IR35 in the Public Sector has done more to harm the NHS than anything else, even more than Jeremy Hunt. The locum hours worked/paid in 2017/18 have dropped by a staggering percentage as doctors and senior clinicians quite rightly say "no" to umbrella companies or direct agency work and would rather stay at home than see over half their earnings spliced off to HMRC. Salaried doctor numbers/hours have not risen but remained stable throughout the UK thus these locum hours have been lost to the NHS meaning a significantly lesser service has been provided, longer waiting times for pastients and more stressed out staff. The ramifications of idiotic tax policies are now comming home to roost. HMRC have wet the bed for the NHS to put it politely. The cleaning up process is just starting. Oh if HMRC could learn from their mistakes? but that might be asking for a miracle.

Thanks (1)
By cfield
to Mikolaj
24th Apr 2018 17:46

Mikolaj wrote:

IR35 in the Public Sector has done more to harm the NHS than anything else, even more than Jeremy Hunt. The locum hours worked/paid in 2017/18 have dropped by a staggering percentage as doctors and senior clinicians quite rightly say "no" to umbrella companies or direct agency work and would rather stay at home than see over half their earnings spliced off to HMRC.

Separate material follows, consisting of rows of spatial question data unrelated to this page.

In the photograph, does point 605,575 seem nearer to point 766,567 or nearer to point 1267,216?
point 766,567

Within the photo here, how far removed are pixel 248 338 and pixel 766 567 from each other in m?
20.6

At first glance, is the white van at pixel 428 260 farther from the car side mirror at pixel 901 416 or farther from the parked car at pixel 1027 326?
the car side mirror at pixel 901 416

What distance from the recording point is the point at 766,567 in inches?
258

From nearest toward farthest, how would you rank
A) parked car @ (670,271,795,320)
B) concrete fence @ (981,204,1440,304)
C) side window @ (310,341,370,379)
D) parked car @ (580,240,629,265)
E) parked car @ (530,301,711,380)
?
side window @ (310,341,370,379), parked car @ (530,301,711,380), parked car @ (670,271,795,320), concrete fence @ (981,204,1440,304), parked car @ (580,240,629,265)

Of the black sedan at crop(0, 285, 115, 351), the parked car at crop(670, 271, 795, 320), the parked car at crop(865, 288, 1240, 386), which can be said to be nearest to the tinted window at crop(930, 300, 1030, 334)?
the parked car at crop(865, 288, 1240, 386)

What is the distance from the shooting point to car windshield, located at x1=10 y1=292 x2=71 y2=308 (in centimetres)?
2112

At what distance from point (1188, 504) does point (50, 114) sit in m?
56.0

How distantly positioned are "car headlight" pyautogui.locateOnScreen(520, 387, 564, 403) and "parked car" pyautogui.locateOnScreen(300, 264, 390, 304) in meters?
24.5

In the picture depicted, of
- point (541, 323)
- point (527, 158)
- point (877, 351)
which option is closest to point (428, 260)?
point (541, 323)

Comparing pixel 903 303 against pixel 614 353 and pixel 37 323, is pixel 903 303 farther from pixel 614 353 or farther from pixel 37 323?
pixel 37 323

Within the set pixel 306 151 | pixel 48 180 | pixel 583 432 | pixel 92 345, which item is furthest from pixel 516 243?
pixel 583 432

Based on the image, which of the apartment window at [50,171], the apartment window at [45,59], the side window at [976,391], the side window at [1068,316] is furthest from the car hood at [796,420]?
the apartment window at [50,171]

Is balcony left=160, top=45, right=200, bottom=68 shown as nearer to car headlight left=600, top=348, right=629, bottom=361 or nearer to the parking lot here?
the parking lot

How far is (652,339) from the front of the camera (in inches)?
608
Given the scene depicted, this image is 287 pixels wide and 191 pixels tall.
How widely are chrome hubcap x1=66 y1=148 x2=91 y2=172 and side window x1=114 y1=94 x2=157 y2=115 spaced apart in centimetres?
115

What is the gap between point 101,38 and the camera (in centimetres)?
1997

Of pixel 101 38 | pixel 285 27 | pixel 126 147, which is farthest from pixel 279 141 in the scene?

Have you got any official sources/statistics for this?
It would be political dynamite if true.

Thanks (1)
avatar
By Mikolaj
to cfield
02nd May 2018 14:43

Other than solid feedback (personal testimony) from the 50+ NHS consultants I have as clients (also locums, mainly now ex-locums), we shall have to wait on the official figures from NHS England and the National Audit Office publish an annual report on NHS staffing, but this is always up to 2 years our of date. I think an FOI request could really stir things up; the BBC's 'Inside Out' programme may well be some use on this one. Not exactly political dynamite, but laying out the realities and effects of errant tax policies.